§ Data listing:
◇ ◇ ◇ ◇ ◇
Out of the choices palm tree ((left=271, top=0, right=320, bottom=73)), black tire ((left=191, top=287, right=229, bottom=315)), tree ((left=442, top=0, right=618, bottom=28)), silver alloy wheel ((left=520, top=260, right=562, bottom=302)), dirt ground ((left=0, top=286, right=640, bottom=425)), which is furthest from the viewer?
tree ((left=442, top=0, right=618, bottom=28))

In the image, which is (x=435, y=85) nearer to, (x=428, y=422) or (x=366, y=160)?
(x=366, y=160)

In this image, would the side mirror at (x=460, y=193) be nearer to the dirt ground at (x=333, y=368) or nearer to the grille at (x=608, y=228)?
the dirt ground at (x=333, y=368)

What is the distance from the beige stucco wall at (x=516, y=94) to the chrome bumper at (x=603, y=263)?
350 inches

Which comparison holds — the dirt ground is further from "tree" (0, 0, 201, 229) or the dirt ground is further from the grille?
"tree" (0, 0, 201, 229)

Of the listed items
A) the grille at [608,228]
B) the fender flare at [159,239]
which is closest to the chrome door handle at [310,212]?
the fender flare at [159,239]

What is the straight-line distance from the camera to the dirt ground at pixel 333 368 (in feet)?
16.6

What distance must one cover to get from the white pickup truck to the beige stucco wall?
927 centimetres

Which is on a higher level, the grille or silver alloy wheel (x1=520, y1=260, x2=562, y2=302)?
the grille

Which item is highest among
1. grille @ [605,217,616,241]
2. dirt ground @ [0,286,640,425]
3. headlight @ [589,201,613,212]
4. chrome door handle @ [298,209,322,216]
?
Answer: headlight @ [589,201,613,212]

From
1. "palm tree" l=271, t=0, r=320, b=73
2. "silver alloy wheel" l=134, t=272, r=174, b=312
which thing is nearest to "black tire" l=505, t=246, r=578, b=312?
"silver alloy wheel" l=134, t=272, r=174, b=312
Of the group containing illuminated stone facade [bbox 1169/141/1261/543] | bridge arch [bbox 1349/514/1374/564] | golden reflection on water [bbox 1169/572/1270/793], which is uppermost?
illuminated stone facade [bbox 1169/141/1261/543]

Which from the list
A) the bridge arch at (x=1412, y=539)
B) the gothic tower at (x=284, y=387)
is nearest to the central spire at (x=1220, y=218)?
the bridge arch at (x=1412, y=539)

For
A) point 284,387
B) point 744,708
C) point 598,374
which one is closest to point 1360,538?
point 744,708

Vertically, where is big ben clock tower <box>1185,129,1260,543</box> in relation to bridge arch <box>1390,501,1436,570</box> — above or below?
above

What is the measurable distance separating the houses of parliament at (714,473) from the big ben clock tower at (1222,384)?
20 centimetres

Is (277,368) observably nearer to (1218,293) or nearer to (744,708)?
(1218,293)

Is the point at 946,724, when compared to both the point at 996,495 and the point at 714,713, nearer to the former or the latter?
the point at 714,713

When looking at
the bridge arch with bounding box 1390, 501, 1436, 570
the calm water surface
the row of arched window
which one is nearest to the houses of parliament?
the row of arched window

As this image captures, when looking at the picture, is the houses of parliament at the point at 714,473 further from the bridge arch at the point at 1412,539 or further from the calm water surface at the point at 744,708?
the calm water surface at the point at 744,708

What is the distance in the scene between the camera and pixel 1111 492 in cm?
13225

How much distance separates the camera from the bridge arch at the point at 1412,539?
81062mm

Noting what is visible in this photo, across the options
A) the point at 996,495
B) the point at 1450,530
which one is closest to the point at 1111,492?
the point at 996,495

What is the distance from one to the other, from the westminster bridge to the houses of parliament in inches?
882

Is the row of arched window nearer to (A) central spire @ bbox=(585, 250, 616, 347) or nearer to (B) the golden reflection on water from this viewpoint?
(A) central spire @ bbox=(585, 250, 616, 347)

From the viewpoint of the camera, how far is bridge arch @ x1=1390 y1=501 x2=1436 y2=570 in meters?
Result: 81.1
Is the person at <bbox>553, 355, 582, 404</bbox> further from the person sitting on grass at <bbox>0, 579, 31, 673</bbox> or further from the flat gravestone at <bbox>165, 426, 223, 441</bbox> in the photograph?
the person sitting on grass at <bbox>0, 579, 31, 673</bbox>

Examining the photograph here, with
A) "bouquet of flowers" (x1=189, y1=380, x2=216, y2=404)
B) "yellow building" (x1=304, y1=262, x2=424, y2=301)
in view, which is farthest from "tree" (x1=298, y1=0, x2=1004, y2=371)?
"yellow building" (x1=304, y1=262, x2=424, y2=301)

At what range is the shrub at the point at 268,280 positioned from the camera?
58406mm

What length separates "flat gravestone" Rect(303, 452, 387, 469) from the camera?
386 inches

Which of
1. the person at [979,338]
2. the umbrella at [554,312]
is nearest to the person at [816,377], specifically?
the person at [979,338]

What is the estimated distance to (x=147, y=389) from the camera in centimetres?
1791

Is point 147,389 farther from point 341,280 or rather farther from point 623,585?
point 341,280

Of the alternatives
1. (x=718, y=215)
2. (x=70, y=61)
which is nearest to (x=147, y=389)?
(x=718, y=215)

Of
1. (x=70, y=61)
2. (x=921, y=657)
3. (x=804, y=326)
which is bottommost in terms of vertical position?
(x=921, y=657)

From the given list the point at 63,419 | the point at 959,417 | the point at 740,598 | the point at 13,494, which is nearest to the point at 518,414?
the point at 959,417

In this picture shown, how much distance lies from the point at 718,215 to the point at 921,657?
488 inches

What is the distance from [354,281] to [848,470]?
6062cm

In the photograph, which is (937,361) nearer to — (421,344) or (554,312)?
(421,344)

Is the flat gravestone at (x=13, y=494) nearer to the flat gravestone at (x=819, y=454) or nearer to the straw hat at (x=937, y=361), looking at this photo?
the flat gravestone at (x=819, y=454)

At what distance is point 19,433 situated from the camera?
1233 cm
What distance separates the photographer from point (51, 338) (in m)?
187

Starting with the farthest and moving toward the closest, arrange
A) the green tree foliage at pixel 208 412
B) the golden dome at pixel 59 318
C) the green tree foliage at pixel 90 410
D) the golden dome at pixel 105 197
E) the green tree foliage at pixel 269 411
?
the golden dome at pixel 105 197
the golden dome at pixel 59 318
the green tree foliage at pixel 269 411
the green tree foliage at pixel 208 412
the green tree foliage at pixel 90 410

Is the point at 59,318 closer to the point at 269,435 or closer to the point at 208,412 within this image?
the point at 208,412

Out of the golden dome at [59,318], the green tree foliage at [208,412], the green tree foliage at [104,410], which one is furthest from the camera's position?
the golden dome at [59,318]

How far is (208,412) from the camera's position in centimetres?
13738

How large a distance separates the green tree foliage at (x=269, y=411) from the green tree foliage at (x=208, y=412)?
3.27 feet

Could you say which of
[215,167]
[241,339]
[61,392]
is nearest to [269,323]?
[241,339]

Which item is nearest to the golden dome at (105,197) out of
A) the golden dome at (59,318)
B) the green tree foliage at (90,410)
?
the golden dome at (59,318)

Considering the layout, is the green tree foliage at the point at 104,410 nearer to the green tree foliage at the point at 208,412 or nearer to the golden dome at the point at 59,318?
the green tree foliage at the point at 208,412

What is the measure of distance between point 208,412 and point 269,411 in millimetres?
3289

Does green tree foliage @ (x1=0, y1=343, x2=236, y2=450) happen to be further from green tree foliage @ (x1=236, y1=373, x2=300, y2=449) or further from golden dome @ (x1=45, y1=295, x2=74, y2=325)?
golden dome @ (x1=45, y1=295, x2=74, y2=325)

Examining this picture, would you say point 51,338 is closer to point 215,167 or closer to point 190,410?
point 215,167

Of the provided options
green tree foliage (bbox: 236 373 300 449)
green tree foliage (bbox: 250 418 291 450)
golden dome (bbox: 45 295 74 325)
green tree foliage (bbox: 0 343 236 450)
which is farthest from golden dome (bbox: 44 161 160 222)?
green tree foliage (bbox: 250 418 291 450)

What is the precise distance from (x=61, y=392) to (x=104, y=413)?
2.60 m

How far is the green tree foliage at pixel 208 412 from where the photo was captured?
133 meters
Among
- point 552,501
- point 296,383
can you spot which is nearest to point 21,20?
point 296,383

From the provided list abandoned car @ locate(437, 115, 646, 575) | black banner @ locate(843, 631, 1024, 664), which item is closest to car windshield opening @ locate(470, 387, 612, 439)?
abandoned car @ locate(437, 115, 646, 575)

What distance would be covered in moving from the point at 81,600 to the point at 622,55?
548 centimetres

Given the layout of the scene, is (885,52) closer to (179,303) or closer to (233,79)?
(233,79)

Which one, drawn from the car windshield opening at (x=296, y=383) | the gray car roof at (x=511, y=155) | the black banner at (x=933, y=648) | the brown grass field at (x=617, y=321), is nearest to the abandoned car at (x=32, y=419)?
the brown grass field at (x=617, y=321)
◇ ◇ ◇ ◇ ◇
§ Challenge:
Include both ends. Return the line holding "How far is the" and all lines after it in the records above, exactly as written.

§ Output for this exercise:
How far is the green tree foliage at pixel 208 412 from where the photo was captured?
133 meters
Among
- point 552,501
- point 296,383
can you spot which is nearest to point 21,20?
point 296,383

From the provided list abandoned car @ locate(437, 115, 646, 575) | black banner @ locate(843, 631, 1024, 664), which item is closest to car windshield opening @ locate(470, 387, 612, 439)?
abandoned car @ locate(437, 115, 646, 575)

What distance would be covered in moving from the point at 81,600 to the point at 622,55?
548 centimetres

Given the layout of the scene, is (885,52) closer to (179,303) or closer to (233,79)?
(233,79)

Which one, drawn from the car windshield opening at (x=296, y=383) | the gray car roof at (x=511, y=155) | the black banner at (x=933, y=648) | the brown grass field at (x=617, y=321), is nearest to the abandoned car at (x=32, y=419)?
the brown grass field at (x=617, y=321)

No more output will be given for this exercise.